■ Prompt
The response should consist solely of the lines running from the line with "common name: common brushtail possum" to the end of the data, retyped exactly.

■ Saved data entries
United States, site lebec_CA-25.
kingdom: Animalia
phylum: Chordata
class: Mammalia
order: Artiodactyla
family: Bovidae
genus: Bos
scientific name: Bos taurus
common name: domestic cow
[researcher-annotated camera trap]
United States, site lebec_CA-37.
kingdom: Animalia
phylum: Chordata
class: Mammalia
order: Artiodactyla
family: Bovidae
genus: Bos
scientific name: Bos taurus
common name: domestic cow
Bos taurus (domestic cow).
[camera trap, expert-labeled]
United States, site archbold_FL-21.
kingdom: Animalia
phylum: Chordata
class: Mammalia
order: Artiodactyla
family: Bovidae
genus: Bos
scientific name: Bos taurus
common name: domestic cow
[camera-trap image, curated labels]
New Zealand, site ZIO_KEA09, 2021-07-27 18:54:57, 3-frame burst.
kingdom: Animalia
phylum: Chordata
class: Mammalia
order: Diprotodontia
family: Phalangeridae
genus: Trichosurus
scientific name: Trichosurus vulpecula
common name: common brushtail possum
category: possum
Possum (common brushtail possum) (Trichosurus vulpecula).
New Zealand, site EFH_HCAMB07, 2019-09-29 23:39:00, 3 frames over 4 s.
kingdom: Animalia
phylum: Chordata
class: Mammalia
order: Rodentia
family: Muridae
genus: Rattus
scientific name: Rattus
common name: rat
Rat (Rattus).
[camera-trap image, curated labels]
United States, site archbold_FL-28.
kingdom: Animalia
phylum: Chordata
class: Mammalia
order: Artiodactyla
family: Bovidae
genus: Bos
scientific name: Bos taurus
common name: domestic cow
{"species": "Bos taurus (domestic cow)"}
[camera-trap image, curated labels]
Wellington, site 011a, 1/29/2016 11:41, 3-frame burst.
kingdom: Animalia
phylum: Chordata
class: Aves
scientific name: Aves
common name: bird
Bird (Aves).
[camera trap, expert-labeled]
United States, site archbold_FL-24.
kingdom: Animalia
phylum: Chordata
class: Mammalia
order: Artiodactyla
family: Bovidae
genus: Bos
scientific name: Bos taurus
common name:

■ Answer
common name: common brushtail possum
category: possum
Possum (common brushtail possum) (Trichosurus vulpecula).
New Zealand, site EFH_HCAMB07, 2019-09-29 23:39:00, 3 frames over 4 s.
kingdom: Animalia
phylum: Chordata
class: Mammalia
order: Rodentia
family: Muridae
genus: Rattus
scientific name: Rattus
common name: rat
Rat (Rattus).
[camera-trap image, curated labels]
United States, site archbold_FL-28.
kingdom: Animalia
phylum: Chordata
class: Mammalia
order: Artiodactyla
family: Bovidae
genus: Bos
scientific name: Bos taurus
common name: domestic cow
{"species": "Bos taurus (domestic cow)"}
[camera-trap image, curated labels]
Wellington, site 011a, 1/29/2016 11:41, 3-frame burst.
kingdom: Animalia
phylum: Chordata
class: Aves
scientific name: Aves
common name: bird
Bird (Aves).
[camera trap, expert-labeled]
United States, site archbold_FL-24.
kingdom: Animalia
phylum: Chordata
class: Mammalia
order: Artiodactyla
family: Bovidae
genus: Bos
scientific name: Bos taurus
common name:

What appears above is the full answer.